The LAPD Needs Bill Bratton
LA Weekly is featuring the search for a new police chief this week. We agree with Joe Domanick, author of To Protect and To Serve: The LAPD's Century of War in the City of Dreams, and the senior fellow at the Institute for Justice and Journalism at the University of Southern California, in his strong support of William Bratton, former police commissioner for NY and Boston.
In Rethinking the LAPD: An Open Letter to Mayor Hahn: Be Bold, Domanick says:
"You must hire only an outsider, one unencumbered by decades of exposure to the ossified ethos of the LAPD. You need a veteran cop who's avid about different ways of doing business."
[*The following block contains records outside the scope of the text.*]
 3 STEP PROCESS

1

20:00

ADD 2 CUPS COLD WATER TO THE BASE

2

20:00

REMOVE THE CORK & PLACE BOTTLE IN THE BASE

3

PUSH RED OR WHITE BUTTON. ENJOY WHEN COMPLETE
"I suggest William Bratton, the former New York City police commissioner. He'd come to Los Angeles with a reputation as a reform leader with huge successes in turning around both the Boston and New York police departments. His selection would be an affirmation that you could identify, capture and attract that caliber of talent to the city of Los Angeles. "
"Bratton, moreover, would also be ideal in carrying out a major step toward reform that you, in fact, helped negotiate: the consent decree between the city and the U.S. Justice Department mandating major LAPD reforms. Bratton not only supports such reform, but he's already a member of the monitoring team overseeing the LAPD's compliance with the decree. "
We've endorsed Bill Bratton before, here, and here, and hope the powers that be in LA are listening.